Unsoeld was allowed to interject as a point of clarification that asphalt is not the only method of capping contamination, that grass is also a possibility. Later, Hoover agreed with Unsoeld. "The board is choosing asphalt, and Ecology does not mandate it," Hoover said, speaking of the Port's efforts to clean up the area known as Cascade Pole.

McGregor assured audience members that there is no development agreement yet, and the process is far from over. "We are giving them (MJR Development) time to develop it. They will bring it back to the public. We are going to have more meetings. We may (decide to) walk away after a year or so if it's not what we want after a public process. This may take one year, or two years."

Mark Lahaie, MJR Development partner, sat in the audience and heard the citizen concerns and suggestions. Barner suggested that community members meet with Lahaie to discuss their concerns with him personally.

"I'm hopeful we can find some common ground here...we have some tremendous resources and citizens who have experience...we still have a window of opportunity to make changes," said Barner.

The next Port of Olympia meeting is Monday, January 25, at 5:30 p.m. held at the LOTT Board Room, 111 Market St. NE. For more information, contact the Port at 528-8000 or go to www.portolympia.com.

To contact Mark Lahaie at MJR Development, call (425) 822-4466 or email him at mark@mjrdevelopment.com.

Above: Krag Unsoeld, left, Agnieska Kisza, Mariusz Kowaleswski and Monica Hoover talk in the hallway after the port meeting last night.

1 comment:

  1. Thanks for the report, Janine.

    The whole idea of development (and especially luxury development) downtown, in what is the predicted flood zone, makes me cringe.

    To me, it makes the most sense, prior to investing in any major developments in the downtown flood plain, to first ensure meeting two important objectives: 1) that measures and mechanisms are in place to protect the low-lying flood prone areas of downtown from rising sea waters, and 2) that Olympia and the surrounding region invests in the necessary changes so that the region is no longer continuing to contribute to global warming, to climate change / climate disruption, and to rising sea levels. It seems to me that it needs to be among the very topmost priorities of the region to urgently address the issue of continued production of greenhouse gas pollution.

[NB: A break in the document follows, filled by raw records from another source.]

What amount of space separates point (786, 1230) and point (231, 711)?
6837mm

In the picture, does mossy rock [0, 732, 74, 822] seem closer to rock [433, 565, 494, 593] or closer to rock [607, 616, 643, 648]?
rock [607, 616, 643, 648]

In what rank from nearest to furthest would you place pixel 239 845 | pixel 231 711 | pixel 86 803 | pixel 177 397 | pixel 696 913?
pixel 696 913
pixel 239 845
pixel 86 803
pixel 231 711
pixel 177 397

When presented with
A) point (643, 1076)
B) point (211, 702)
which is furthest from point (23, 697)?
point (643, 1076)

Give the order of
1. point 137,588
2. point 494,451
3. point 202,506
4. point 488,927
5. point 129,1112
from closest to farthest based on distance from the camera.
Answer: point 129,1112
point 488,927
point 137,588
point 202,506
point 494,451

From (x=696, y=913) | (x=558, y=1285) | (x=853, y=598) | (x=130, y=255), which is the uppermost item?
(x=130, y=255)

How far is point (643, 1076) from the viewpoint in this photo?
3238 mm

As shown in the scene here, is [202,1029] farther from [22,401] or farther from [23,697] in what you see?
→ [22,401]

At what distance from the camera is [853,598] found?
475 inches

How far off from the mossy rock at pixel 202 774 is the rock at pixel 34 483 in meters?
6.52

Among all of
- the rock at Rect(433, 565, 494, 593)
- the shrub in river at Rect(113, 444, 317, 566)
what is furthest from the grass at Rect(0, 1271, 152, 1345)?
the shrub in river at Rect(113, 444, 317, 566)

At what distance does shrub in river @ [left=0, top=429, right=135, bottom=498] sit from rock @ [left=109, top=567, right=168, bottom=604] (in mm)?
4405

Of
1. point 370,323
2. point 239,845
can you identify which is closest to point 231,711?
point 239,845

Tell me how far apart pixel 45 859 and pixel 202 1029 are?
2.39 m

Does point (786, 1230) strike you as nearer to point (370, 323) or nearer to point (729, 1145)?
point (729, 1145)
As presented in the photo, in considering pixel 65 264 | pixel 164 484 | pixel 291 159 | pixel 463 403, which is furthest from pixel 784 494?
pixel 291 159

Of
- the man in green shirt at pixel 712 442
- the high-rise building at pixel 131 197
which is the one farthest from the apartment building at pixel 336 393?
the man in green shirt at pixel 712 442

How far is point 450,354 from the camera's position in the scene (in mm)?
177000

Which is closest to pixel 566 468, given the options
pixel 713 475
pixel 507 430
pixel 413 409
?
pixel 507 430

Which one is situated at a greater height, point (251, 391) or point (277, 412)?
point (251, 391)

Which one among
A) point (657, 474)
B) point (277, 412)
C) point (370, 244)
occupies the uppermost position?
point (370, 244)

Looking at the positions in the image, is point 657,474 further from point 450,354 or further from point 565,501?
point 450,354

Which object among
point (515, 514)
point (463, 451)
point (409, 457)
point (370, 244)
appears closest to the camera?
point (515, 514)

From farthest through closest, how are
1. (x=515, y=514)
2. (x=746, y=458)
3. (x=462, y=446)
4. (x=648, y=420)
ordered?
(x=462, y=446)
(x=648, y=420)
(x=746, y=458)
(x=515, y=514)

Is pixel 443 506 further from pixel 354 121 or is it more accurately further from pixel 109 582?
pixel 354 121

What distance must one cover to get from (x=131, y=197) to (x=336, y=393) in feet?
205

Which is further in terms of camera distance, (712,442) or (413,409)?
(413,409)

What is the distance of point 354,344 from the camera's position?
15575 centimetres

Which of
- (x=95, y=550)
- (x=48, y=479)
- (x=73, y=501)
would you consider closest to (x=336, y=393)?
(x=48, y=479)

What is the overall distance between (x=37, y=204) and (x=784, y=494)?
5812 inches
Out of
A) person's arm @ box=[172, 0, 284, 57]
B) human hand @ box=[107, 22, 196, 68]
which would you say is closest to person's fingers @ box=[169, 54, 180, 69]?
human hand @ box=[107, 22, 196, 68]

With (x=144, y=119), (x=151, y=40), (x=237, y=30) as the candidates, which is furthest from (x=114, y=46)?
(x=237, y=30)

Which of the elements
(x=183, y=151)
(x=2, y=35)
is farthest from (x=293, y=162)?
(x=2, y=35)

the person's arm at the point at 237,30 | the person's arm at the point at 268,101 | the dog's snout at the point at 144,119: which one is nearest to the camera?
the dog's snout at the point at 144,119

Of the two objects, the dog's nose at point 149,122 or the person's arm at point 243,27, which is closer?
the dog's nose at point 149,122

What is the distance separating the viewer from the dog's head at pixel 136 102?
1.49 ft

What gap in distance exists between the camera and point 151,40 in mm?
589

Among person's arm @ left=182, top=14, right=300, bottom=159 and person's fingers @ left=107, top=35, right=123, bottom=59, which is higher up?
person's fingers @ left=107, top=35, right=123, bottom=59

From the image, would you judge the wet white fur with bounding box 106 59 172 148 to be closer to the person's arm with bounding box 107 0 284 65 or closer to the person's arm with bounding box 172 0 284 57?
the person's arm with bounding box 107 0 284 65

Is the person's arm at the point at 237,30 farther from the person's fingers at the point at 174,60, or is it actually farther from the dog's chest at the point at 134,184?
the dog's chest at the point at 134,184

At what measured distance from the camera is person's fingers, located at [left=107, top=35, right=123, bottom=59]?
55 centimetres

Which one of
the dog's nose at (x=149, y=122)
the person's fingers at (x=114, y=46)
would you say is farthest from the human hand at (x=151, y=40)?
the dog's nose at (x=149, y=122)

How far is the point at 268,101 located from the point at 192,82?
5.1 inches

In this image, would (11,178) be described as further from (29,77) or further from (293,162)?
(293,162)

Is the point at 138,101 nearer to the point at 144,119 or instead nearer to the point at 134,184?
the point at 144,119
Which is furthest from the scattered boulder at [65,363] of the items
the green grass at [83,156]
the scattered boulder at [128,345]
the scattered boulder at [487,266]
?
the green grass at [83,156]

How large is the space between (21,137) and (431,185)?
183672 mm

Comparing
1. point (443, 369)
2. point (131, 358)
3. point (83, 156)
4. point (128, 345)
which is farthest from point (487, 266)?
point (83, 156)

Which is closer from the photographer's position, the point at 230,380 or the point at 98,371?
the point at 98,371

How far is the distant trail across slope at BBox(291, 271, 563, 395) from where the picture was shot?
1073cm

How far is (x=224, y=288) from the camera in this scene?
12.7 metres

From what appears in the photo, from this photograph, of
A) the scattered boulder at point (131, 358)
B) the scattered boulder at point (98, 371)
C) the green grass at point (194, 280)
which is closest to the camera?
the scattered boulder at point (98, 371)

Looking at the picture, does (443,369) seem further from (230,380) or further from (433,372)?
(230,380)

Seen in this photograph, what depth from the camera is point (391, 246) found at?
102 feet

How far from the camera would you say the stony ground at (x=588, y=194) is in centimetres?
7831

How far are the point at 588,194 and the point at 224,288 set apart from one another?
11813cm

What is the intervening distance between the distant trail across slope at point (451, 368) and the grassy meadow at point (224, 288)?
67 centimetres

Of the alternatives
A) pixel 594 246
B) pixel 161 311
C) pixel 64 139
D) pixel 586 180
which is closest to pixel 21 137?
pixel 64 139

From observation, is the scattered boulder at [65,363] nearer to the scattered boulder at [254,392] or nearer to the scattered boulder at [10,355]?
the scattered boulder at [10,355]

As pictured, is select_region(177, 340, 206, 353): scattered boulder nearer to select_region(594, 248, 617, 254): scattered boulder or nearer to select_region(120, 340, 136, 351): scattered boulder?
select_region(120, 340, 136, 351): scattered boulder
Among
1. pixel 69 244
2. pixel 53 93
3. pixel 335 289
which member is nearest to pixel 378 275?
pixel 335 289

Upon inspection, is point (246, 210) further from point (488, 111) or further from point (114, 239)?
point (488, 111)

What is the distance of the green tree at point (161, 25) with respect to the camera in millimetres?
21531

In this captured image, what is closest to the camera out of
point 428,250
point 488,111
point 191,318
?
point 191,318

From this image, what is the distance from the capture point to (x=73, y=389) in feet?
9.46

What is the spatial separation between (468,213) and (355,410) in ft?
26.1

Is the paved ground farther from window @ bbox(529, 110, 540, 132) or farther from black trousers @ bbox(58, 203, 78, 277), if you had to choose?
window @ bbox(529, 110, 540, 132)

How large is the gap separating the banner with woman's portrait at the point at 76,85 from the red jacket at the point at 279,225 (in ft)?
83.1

    The Olympia that I imagine is carbon neutral, truly holistically sustainable, and living in harmony with the natural world. And I think it makes sense, given the gravity and momentum of the environmental degradation we're facing, to push for achieving this vision of true sustainability within seven years.

    For me, consideration of development in the flood plain, or consideration of any major development (especially luxury hotels,) is out of the question until we figure out what it will take, and how, to become sustainable.